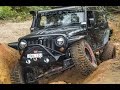 JK Jeep LOADED with imported parts! • CUSTOMS #4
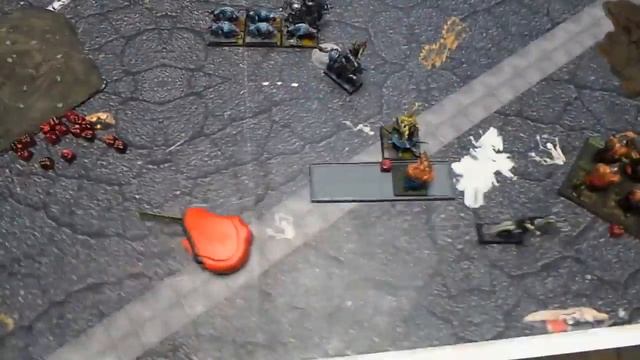 Сказание о турнире Conspiracy 02. смотреть онлайн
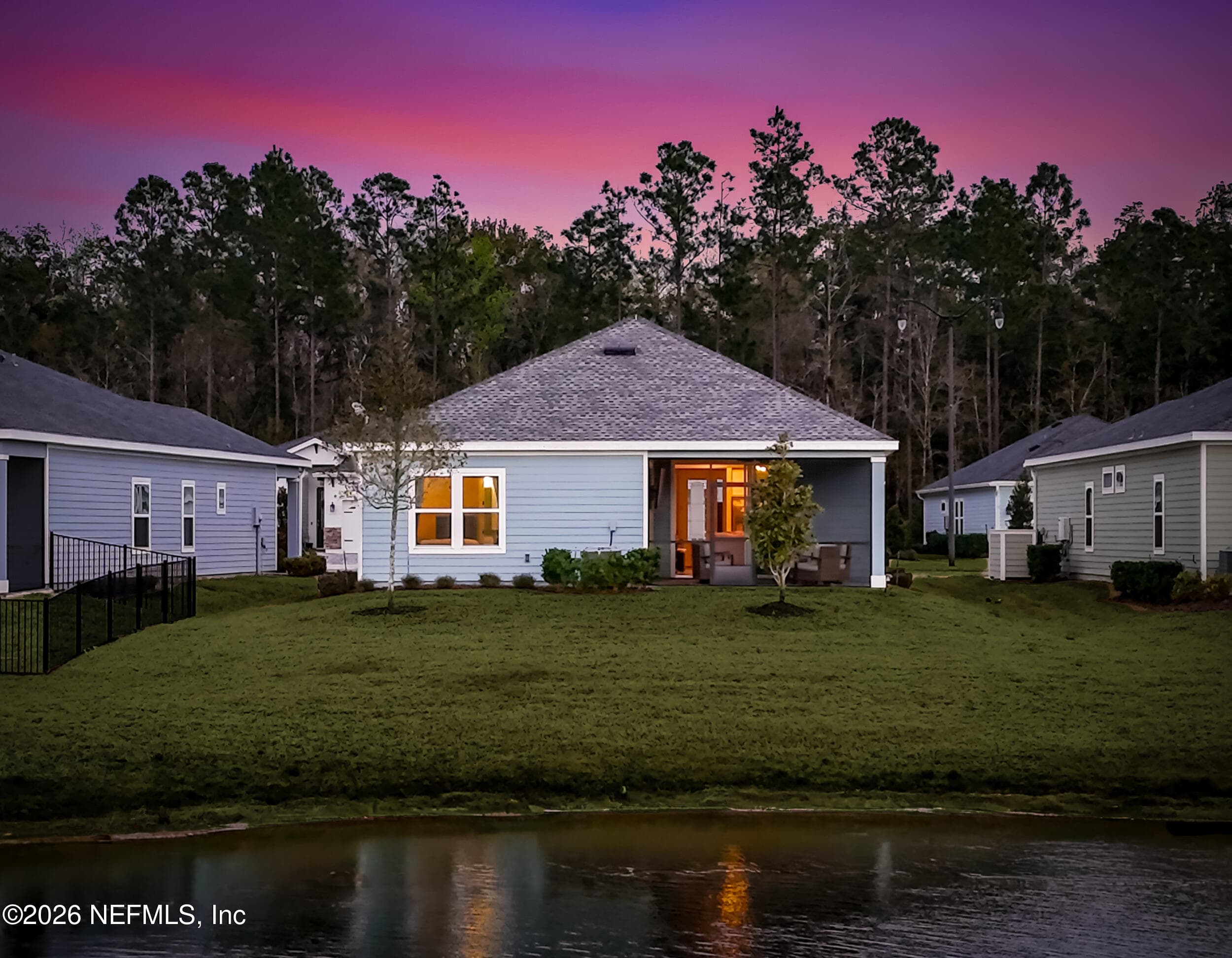 761 STILLWATER Boulevard, St. Johns, FL 32259, St. Johns — photo 2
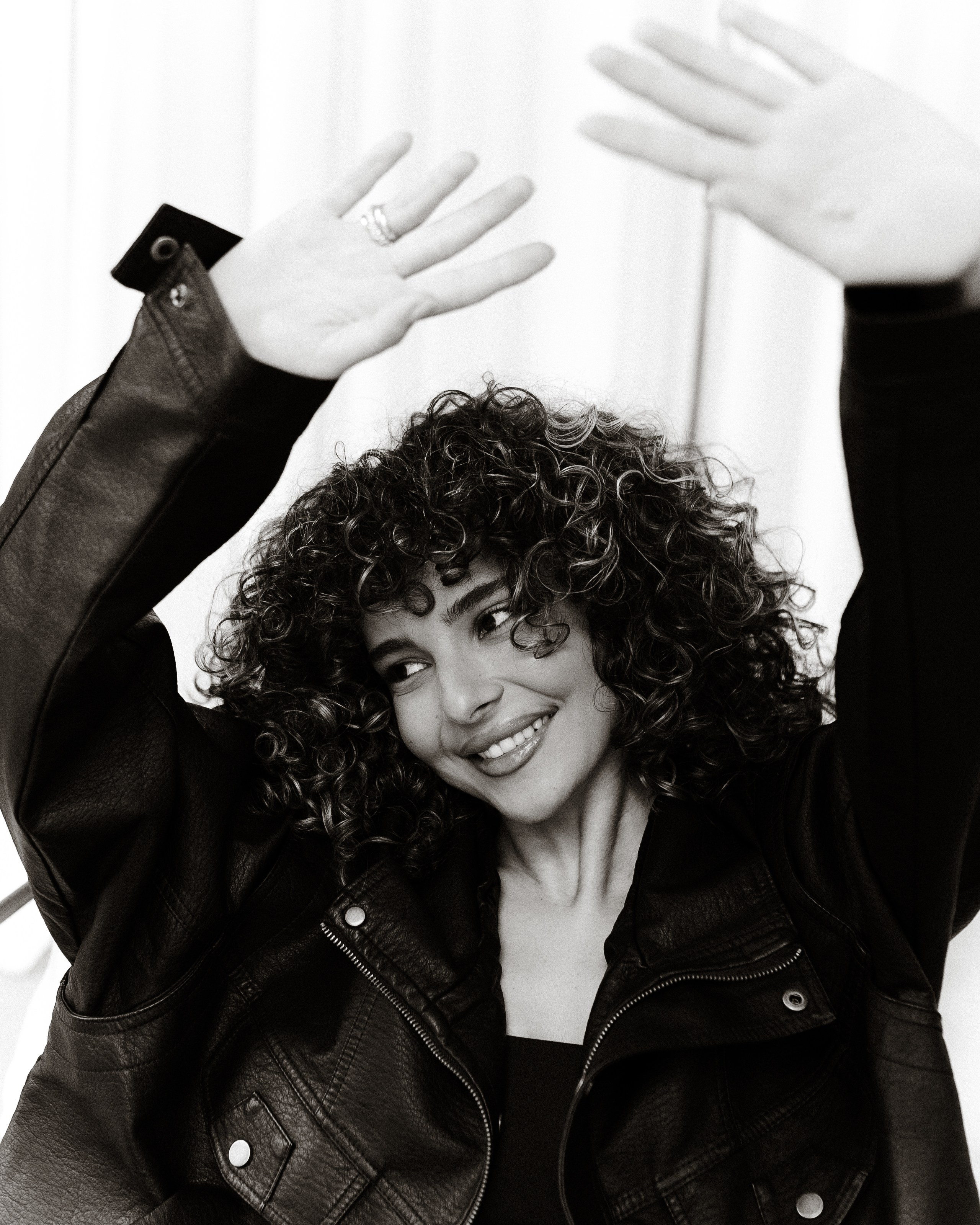 DIANA. Главная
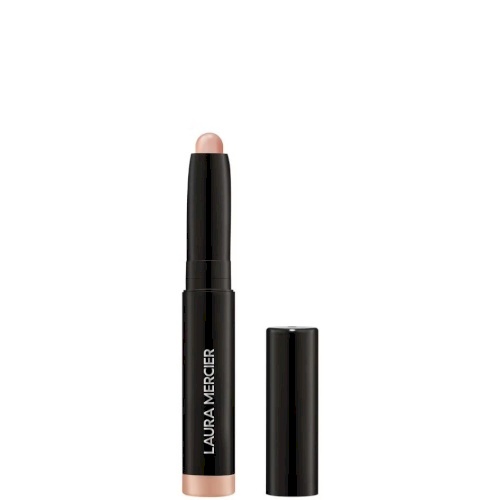 Laura mercier mini Size Caviar Stick Eye Shadow Shimmer - Rosegold 0.5g
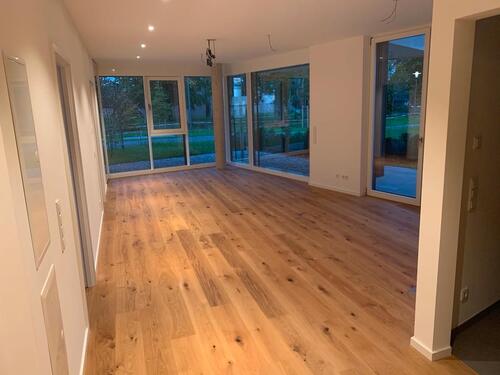 Foto - außergewöhnlich exklusive Mietfläche teilgewerblich Spinnereipark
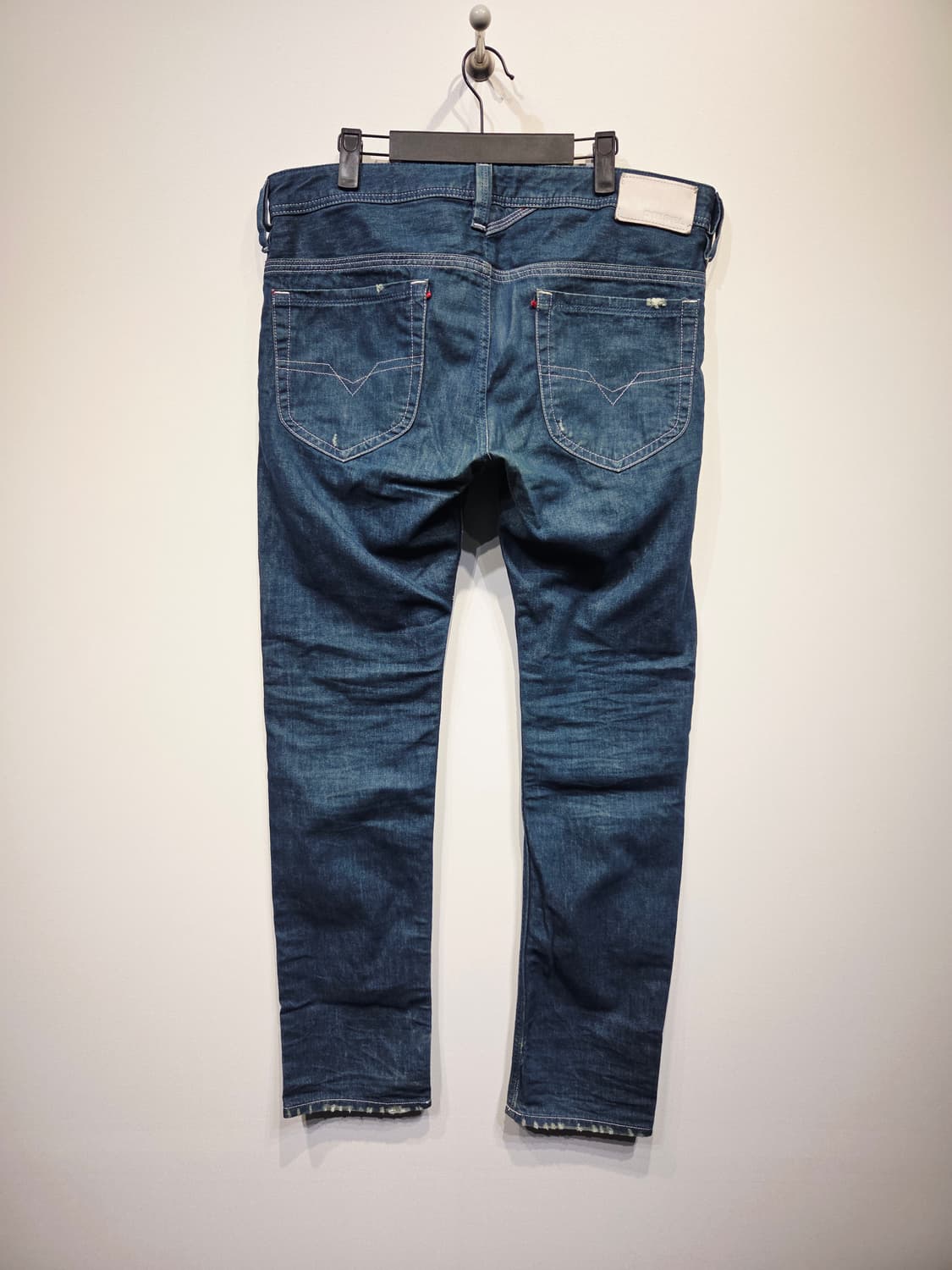 디젤(DIESEL) 타나즈 슬림 스키니 진 상품이미지5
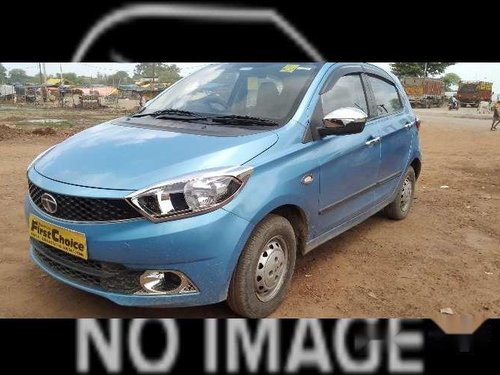 Used 2016 Tata Tiago NRG MT for sale in Chitrakoot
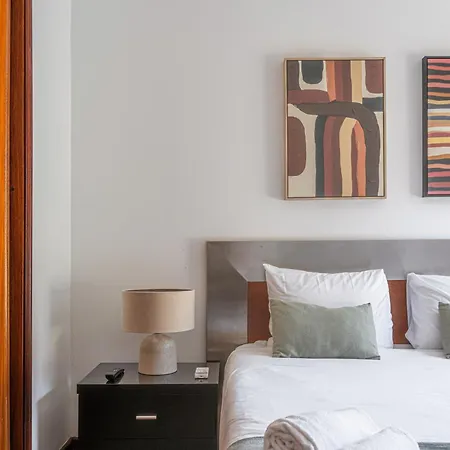 Portola Penthouse By Ymr Апартаменты Фуншал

• **WORK ORDER**:
Recast every line of the listing above as a JSON array of strings, one string per line and no entries for blank lines. Leave out the pictures and keep only the text.

• **SOLUTION FOR THIS TASK**:
[
  " JK Jeep LOADED with imported parts! • CUSTOMS #4",
  " Сказание о турнире Conspiracy 02. смотреть онлайн",
  " 761 STILLWATER Boulevard, St. Johns, FL 32259, St. Johns — photo 2",
  " DIANA. Главная",
  " Laura mercier mini Size Caviar Stick Eye Shadow Shimmer - Rosegold 0.5g",
  " Foto - außergewöhnlich exklusive Mietfläche teilgewerblich Spinnereipark",
  " 디젤(DIESEL) 타나즈 슬림 스키니 진 상품이미지5",
  " Used 2016 Tata Tiago NRG MT for sale in Chitrakoot",
  " Portola Penthouse By Ymr Апартаменты Фуншал"
]